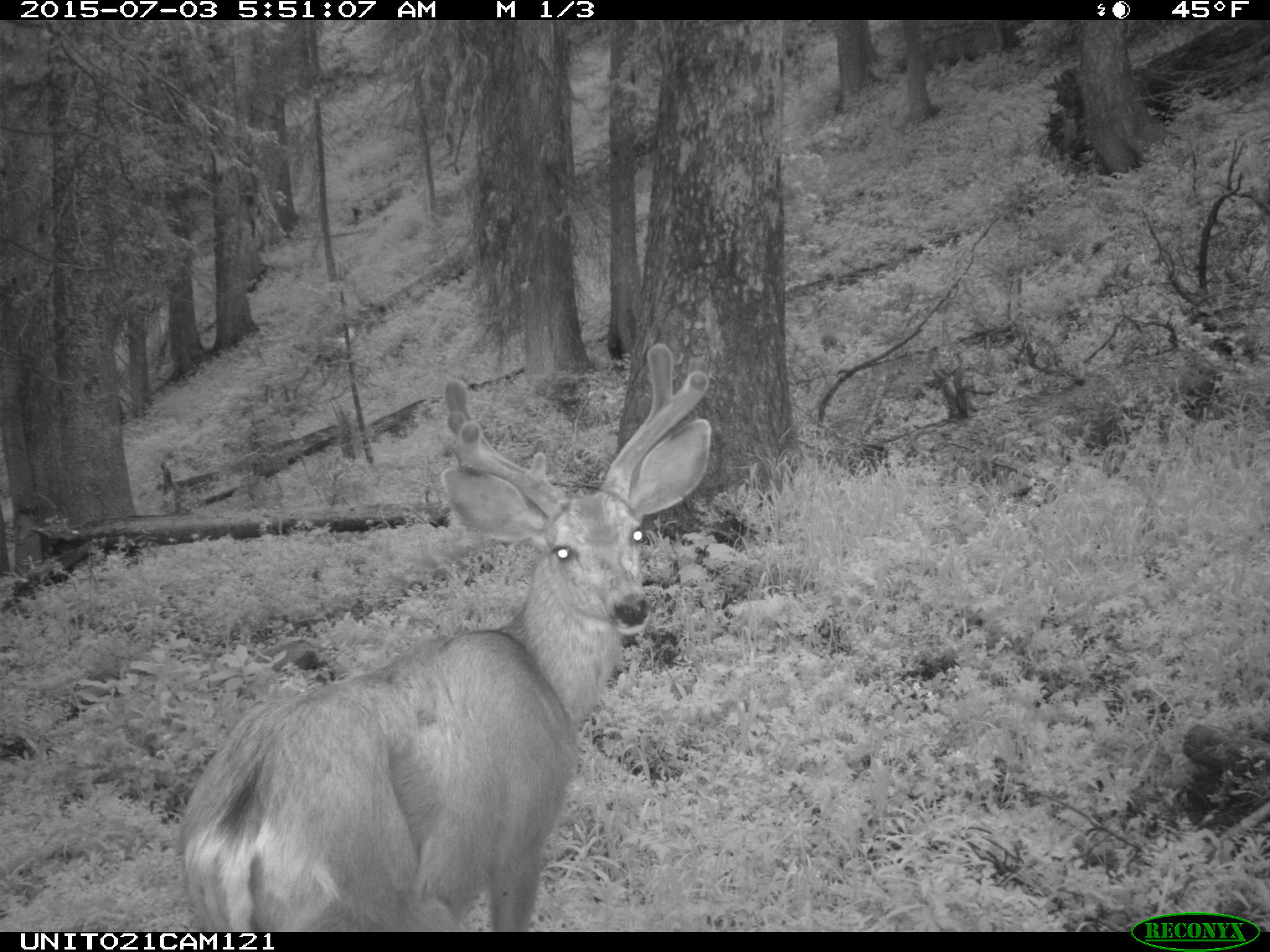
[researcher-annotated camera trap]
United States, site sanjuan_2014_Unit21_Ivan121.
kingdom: Animalia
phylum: Chordata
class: Mammalia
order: Artiodactyla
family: Cervidae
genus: Odocoileus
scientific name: Odocoileus hemionus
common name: mule deer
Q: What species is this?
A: Odocoileus hemionus (mule deer).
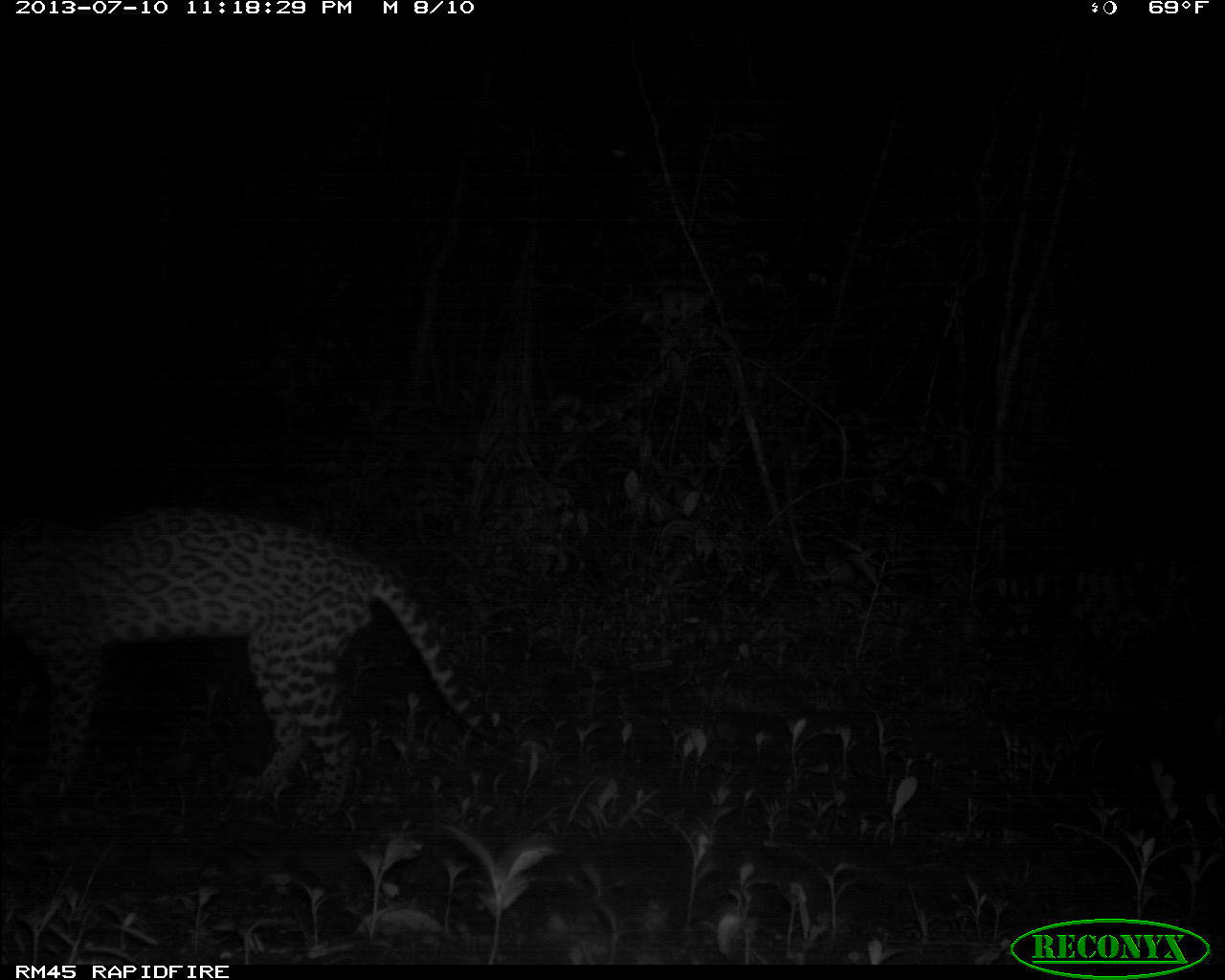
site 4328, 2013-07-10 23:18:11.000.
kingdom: Animalia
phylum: Chordata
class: Mammalia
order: Carnivora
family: Felidae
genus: Leopardus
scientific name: Leopardus pardalis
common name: ocelot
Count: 1.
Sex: male.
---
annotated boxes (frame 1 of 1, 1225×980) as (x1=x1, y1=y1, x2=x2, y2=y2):
leopardus pardalis: (x1=1, y1=509, x2=498, y2=821)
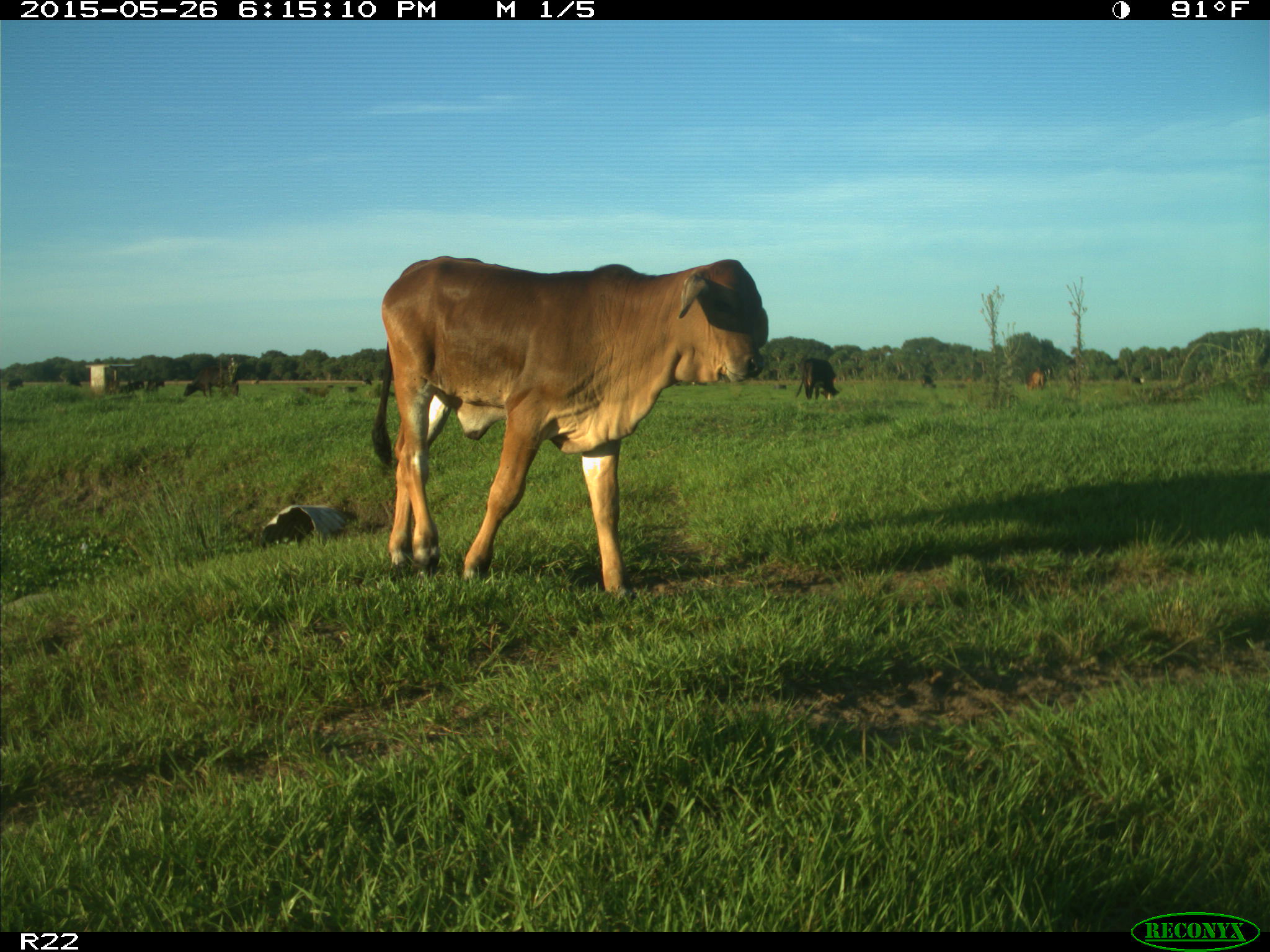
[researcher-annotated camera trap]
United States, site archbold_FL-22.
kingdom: Animalia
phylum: Chordata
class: Mammalia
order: Artiodactyla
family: Bovidae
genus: Bos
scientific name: Bos taurus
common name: domestic cow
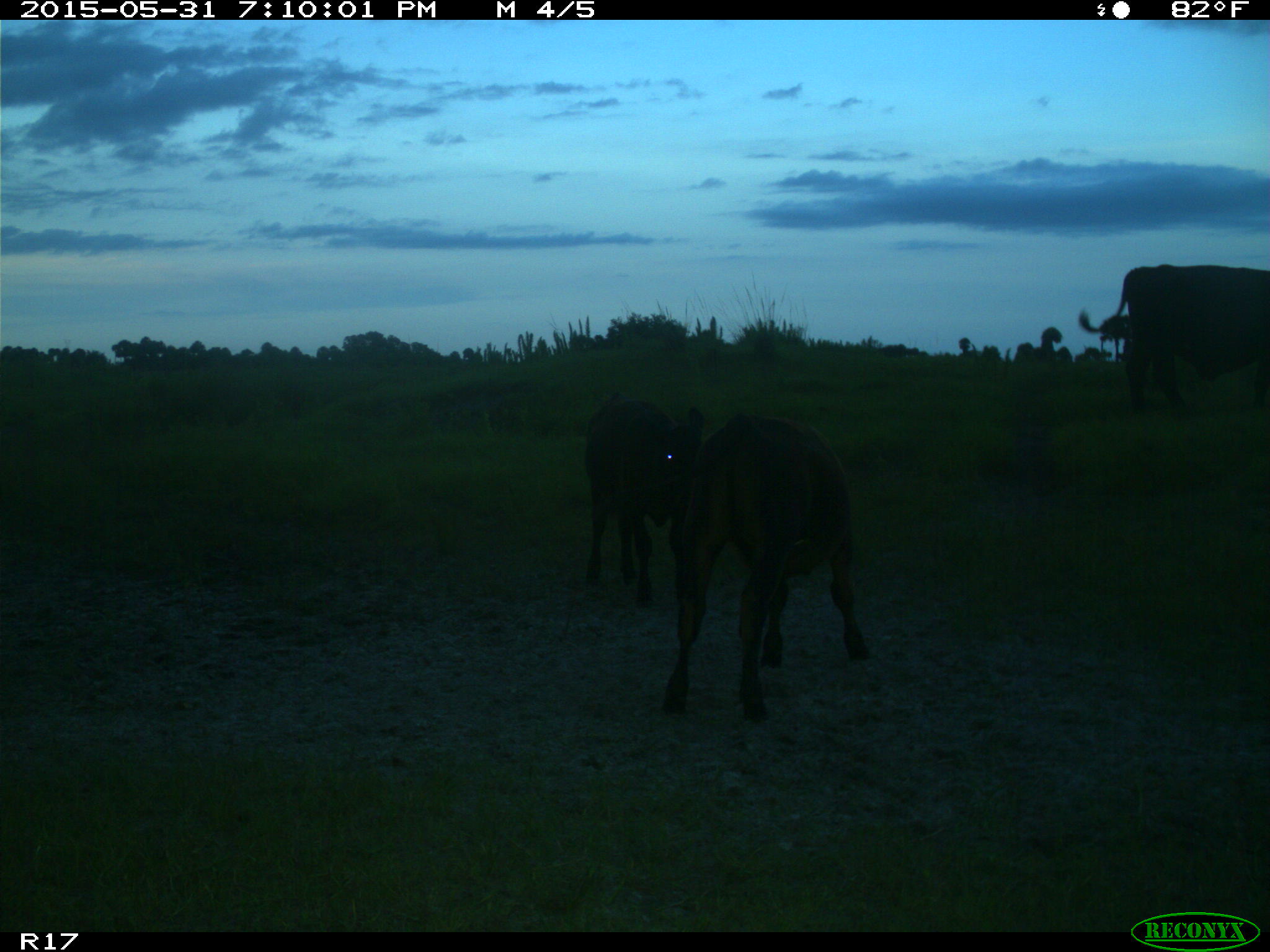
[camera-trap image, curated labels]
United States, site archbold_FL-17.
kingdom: Animalia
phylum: Chordata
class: Mammalia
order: Artiodactyla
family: Bovidae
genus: Bos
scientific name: Bos taurus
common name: domestic cow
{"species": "Bos taurus (domestic cow)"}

○ ○ ○ ○ ○ ○ ○

In the data above, find each line that has the word "common" and copy it out.

*SOLUTION TO THIS EXERCISE:*
common name: mule deer
common name: ocelot
common name: domestic cow
common name: domestic cow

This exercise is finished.